“Stressors and Social Coping in Women of Color Scientists”
Michelle A. Rodrigues, Beckman Institute Postdoctoral Fellow
Women in science experience stressors related to gender discrimination, and these pressures are intensified for women of color in science. Social support plays an important role in buffering stressors, but isolation may limit minoritized women’s ability to access supportive networks. Here, I present both qualitative and quantitative data about the impact of these stressors, and the role of social support in mediating these stressors. Qualitative data from focus groups indicate that women of color science faculty members of all ranks experience negative workplace experiences, including incivility, harassment, and social exclusion. Isolation and social exclusion may limit women’s ability to contextualize their experiences, whereas social support allows women to recognize how their experiences reflect larger patterns. Quantitative data supports the concept of selective incivilities, where women who receive greater racial microaggressions also experience more incivilities. Preliminary data suggests that partner support may be the strongest source of social support. Preliminary data will be presented on how these social experiences impact women of color’s physiological stress responses.
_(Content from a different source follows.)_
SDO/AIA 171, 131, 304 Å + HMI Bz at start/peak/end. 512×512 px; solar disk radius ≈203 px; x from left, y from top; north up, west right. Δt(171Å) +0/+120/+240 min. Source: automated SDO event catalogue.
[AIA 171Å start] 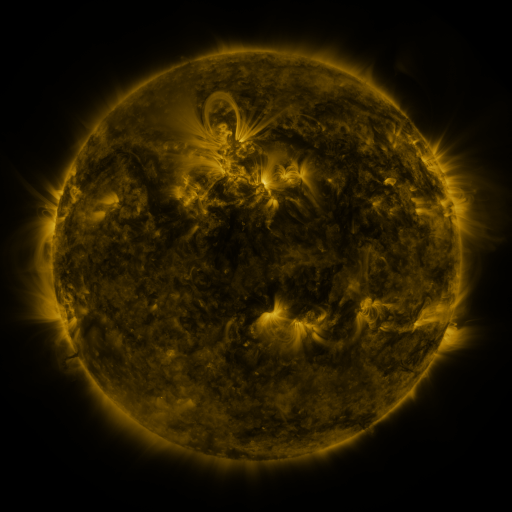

Michelle A. Rodrigues is a Beckman Institute Postdoctoral Fellow at the University of Illinois at Urbana-Champaign. She studies how stressors are mediated by social support in human and non-human primates. After studying wild monkey friendship in Costa Rica, and social networks in captive apes, she is currently examining how the stresses of discrimination impact female scientists, focusing on the experiences of women of color scientists.
"Polymer-Peptide Conjugates of Precision: Designing Aβ Aggregation Inhibitors"
Xing Jiang, Beckman Institute Postdoctoral Fellow
The number of people living with Alzheimer’s disease is growing and growing fast. While there is still debate over the causes of this disease, there are evidences that the aggregation of amyloid beta (Aβ) is implicated in the disease development. We aim to develop polymer-peptide conjugates to curb Aβ aggregation. Early work showed that various conjugates, prepared by randomly grafting peptides to a polymer chain, feature more effective inhibition than the isolated peptides. To better understand the mechanism of inhibition, and to develop more potent inhibitors, second generation conjugates were prepared with structural precision at the atomic level.
Xing Jiang is a Beckman Institute Postdoctoral Fellow, and he conducts research under the guidance of Professor Jeff Moore, chemistry. He earned a B.S. in chemistry from Peking University, and his Ph.D. in chemistry from UCLA. He joined the Moore Group in 2016, and his primary research interest is the development of polymer-peptide conjugates for inhibiting amyloid-beta aggregation, a process that is implicated in Alzheimer’s disease. He is also interested in the synthesis of advanced organic materials from relatively simple compounds.